◆ Problem details ◆
Rewrite the section of the unemployment article that opens with "Unemployment remains higher" and closes with "in part-time work.", using "part-time employment" in place of "part-time work".

◆ Source text ◆

• • • • • • •

Unemployment remains higher than last year
Unemployment at the national level is showing tentative signs of stabilising; helping to allay fears about a double dip recession. Yet both the wider measure of unemployment (ILO unemployment) and the claimant rate (this information will be available on our data app shortly) are still up on last year, and there has been a large increase in part-time work.
The pattern of “recovery” contrasts with the recovery from the last recession in the early 1990s. Four years on from the start of the 1990s recession and unemployment had been steadily falling for more than a year. Four years on from the start of the most recent downturn and unemployment has returned to 2009 levels.
So what’s different this time around? Unemployment figures have undoubtedly been driven up by the 270,000 jobs lost from the public sector over the last year, but the 1990s recovery also saw large scale public sector redundancies. The main difference between now and then is that the 1990s recovery was accompanied by much stronger economic growth and, as a consequence, private sector job creation.
No city is close to seeing unemployment return to pre-recession levels; in the majority of cities claimant rates remain twice as high as rates at the start of the recession. But recessions and recoveries are always uneven. For example, some cities are much more vulnerable to public sector job losses because of their greater dependence on public services for employment, and as a result unemployment is likely to remain much higher.

• • • • • • •

◆ Supplied material ◆
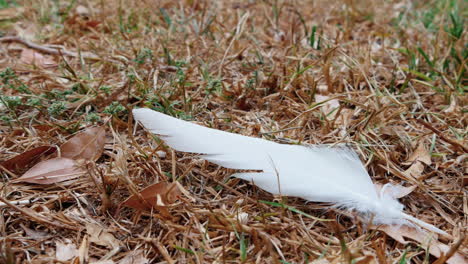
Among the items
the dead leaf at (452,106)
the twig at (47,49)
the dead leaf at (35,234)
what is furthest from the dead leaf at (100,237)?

• • • • • • •

◆ Exercise answer ◆
Unemployment remains higher than last year
Unemployment at the national level is showing tentative signs of stabilising; helping to allay fears about a double dip recession. Yet both the wider measure of unemployment (ILO unemployment) and the claimant rate (this information will be available on our data app shortly) are still up on last year, and there has been a large increase in part-time employment.